Monday, August 12, 2013

Rubber Tire Tour: Museums, Roanoke Region

The stone, glass and steel 21st Century Taubman Museum of Art lifts itself from the 19th Century brick surround of Roanoke.  Somehow, this building now belongs in its place; it has settled into a reflection of its neighbors, with a slight and welcome patina. Inside, even better.  Della Watkins, Director, and her colleagues, offer choice, quality exhibitions by turns tender, playful, provocative, and compelling. Programs align with the exhibitions and include many opportunities for families. The museum is free, the gift shop well-stocked, the new cafe welcoming.  

Museum visits begin with the website. Taubman writes about its exhibitions and programs with an unusually sensitive intelligence.  

Supporting a museums of this scale and quality in a market the size of Roanoke is no small achievement.  As reported by the press, the museum has faced financial hardships, to be expected of any museum opening at the start of the economic downturn.  It founders have returned to the Taubman, sometimes wishing they could release it, I’m sure, but with it nonetheless.  It looks to me as if this museum is going to be one of those that could, and did, and does for a long time to come.  www/

Roof Top Garden, above, Center in the Roanoke, reopened, completely renovated, May 2013, houses three museums: the all volunteer Harrison Museum of African American Culture History Museum of Western Virginia, and the Science Museum of Western Virginia.  

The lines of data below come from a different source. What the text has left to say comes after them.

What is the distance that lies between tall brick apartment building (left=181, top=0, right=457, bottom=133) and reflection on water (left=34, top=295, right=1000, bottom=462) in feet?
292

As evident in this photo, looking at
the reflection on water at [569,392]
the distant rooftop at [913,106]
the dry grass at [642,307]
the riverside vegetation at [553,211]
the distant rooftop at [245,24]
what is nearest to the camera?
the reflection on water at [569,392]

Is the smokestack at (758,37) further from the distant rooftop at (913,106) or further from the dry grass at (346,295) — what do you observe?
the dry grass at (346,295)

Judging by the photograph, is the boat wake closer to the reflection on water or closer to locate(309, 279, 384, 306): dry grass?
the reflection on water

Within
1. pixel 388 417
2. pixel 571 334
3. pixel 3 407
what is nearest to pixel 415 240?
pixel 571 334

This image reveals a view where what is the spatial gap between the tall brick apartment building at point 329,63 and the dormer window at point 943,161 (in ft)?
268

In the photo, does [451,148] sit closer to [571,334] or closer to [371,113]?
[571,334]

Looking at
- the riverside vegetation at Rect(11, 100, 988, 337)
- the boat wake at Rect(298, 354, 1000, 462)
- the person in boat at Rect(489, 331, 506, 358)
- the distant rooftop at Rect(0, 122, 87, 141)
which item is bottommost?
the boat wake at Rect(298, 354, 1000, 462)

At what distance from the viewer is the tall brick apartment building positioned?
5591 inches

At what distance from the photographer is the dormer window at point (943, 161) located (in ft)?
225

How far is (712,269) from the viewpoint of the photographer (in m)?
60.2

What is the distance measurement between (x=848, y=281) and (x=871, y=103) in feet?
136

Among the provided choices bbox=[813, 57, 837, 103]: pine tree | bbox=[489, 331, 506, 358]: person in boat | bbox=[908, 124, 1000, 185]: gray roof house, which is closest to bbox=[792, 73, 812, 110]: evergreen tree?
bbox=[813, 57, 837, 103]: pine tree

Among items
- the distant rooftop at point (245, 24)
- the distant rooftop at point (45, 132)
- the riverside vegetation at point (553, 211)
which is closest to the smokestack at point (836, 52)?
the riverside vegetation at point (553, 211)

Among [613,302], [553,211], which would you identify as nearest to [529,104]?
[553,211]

The exhibitions of the History Museum of Western Virginia are as good as history museums get. One explains the human migration through Southwest Virginia through the 20th century in the region.  A Civil War exhibition commemorates the sesquicentennial.  Both excellent.  The museum can be said to be fully formed.
Two week’s after opening, the museum laid off its director and fund raiser.  It has a debt of more than $1 million.  A board member has stepped in as acting director. This serious situation remains unresolved.

The Science Museum of Western Virginia remains a work in progress, rightfully so. They have not raised (or spent) the money necessary for all new exhibitions so they have smartly revitalized old exhibits which work perfectly well in their new space.  A new butterfly garden, knowledgeably staffed, occupies the top floor.  An OmniGlobe, animates weather patterns over millions of years on Earth and even other planets.  Everything I saw works and many families were enjoying, engaging, learning, having fun.  www.smwv.or
Still under wraps, before opening, Science Museum of Western Virginia
D-Day Memorial
Eighty-eight acres hugh, built in Bedford because, proportionally, this tiny town lost more men than any other town in American.  Washingtonians (me) love their memorials, so I can say the D-Day Memorial stands shoulders above anything in DC. We have nothing of this scale, grandeur, or poignancy.  Perhaps having the memorial in Bedford where so many men lost walked to school, kissed a girl for the first time, helped their fathers in the fields adds to the grace and meaning.  The artistic quality of the sculpture, the landscape -- hard and soft -- and the water features working together provide a transcending experience. 

The D-Day Memorial has undergone recent leadership transitions.  Considering the fiscal sustainability of this site might wither those with the sternest military bones. Currently, the memorial is a private 501(3)c nonprofit and no doubt must find a suitable partner to share in the on-going care of this astounding American treasure.  To my thinking, this should be a federal partner because this site has undeniable national and international reach.

Mr. Jefferson’s Summer Retreat:  Poplar Forrest

A website is never a substitute for an on-site visit, but if ever there was a website worth reading, is one. Here you will find rich depth, built layer-by-layer, over years as painstaking archeology uncovered Jefferson’s creative genius.  Thomas Jefferson’s very private retreat house were nearly lost to encroaching redevelopment when, in the 1980s, a small group of local residents joined together to protect the site. Today, as they say so well:

        Poplar Forest's unique contribution lies in its unparalleled personal scale,
        its contemplative character, and the immediacy of its message for the life of the mind.
        It can stimulate reflection and learning through providing high-quality experiences for 
        smaller numbers of people onsite and through radiating ideas to greater numbers via technology.

Poplar Forest also has a new director -- Jeffery Nichols, a man with historic site experience, and like Jefferson, unbounded intellectual curiosity, dreams for a better future and a commitment to generations to come.